Exercise goal:
Copy out the listing below word for word, keeping every line in its original order.

Data listing:

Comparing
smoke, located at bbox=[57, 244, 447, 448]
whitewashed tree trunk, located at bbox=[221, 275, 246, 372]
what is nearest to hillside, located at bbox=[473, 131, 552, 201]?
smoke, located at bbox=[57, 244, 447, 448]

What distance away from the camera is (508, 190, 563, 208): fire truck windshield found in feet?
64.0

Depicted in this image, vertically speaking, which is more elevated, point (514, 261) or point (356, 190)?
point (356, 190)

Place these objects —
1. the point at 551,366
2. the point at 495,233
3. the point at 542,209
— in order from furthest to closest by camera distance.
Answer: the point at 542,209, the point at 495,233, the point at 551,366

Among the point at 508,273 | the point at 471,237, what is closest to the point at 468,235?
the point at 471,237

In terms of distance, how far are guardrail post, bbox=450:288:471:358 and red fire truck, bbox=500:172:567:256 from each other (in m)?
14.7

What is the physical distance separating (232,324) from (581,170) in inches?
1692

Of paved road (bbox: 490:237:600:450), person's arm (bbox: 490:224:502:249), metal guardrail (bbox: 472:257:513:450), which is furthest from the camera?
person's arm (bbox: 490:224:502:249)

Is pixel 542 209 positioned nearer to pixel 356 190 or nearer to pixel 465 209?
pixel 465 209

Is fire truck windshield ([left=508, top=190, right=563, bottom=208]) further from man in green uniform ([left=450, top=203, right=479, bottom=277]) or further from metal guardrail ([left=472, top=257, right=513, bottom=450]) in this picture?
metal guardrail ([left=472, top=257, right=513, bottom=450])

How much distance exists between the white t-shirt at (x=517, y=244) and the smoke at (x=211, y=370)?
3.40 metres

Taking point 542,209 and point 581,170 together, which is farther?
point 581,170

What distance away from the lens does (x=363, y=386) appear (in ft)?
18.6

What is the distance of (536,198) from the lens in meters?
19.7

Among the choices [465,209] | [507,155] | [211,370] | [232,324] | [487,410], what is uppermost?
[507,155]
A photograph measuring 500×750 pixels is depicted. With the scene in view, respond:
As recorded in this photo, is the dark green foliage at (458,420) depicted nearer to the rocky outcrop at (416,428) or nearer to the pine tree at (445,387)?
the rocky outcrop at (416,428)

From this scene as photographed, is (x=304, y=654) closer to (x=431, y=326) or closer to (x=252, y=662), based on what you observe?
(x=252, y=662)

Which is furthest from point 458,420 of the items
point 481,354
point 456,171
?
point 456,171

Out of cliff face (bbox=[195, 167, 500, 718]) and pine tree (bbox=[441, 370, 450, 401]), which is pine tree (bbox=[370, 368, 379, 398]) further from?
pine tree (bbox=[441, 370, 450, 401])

Reply to the exercise:
Comparing
smoke, located at bbox=[57, 244, 447, 448]
whitewashed tree trunk, located at bbox=[221, 275, 246, 372]
what is nearest to hillside, located at bbox=[473, 131, 552, 201]?
smoke, located at bbox=[57, 244, 447, 448]

What distance away from the camera is (508, 190, 563, 208): fire truck windshield found in feet?
64.0

Depicted in this image, vertically speaking, which is more elevated, point (514, 261) or point (356, 190)?
point (356, 190)

Place these objects —
1. the point at 551,366
2. the point at 495,233
3. the point at 542,209
— in order from furthest to closest by camera distance.
Answer: the point at 542,209, the point at 495,233, the point at 551,366

Among the point at 508,273 | the point at 471,237, what is closest to the point at 468,235?
the point at 471,237

In terms of distance, how far are guardrail post, bbox=450:288:471:358 and red fire truck, bbox=500:172:567:256 from each other (in m)?
14.7

What is the physical distance separating (232,324) from (581,170) in inches?
1692

Of paved road (bbox: 490:237:600:450), person's arm (bbox: 490:224:502:249), metal guardrail (bbox: 472:257:513:450), which is furthest from the camera?
person's arm (bbox: 490:224:502:249)

Is pixel 542 209 positioned nearer to pixel 356 190 or nearer to pixel 465 209?
pixel 465 209

Is fire truck windshield ([left=508, top=190, right=563, bottom=208]) further from man in green uniform ([left=450, top=203, right=479, bottom=277]) or further from metal guardrail ([left=472, top=257, right=513, bottom=450]) in this picture?
metal guardrail ([left=472, top=257, right=513, bottom=450])

How much distance exists between the white t-shirt at (x=517, y=244) and the smoke at (x=211, y=370)?
3.40 metres

Taking point 542,209 and point 581,170 together, which is farther?
point 581,170

What distance away from the lens does (x=363, y=386) appear (in ft)?
18.6

What is the distance of (536,198) from the lens in meters?
19.7

Among the choices [465,209] | [507,155] | [211,370] | [232,324] | [487,410], what is uppermost?
[507,155]
A photograph measuring 500×750 pixels is depicted. With the scene in view, respond:
As recorded in this photo, is the dark green foliage at (458,420) depicted nearer to the rocky outcrop at (416,428) or nearer to the pine tree at (445,387)?
the rocky outcrop at (416,428)

From this scene as photographed, is (x=304, y=654) closer to (x=431, y=326) or closer to (x=252, y=662), based on what you observe?
(x=252, y=662)

Which is furthest from point 458,420 of the items
point 481,354
point 456,171
?
point 456,171

Out of cliff face (bbox=[195, 167, 500, 718]) and pine tree (bbox=[441, 370, 450, 401]), which is pine tree (bbox=[370, 368, 379, 398]) further from?
pine tree (bbox=[441, 370, 450, 401])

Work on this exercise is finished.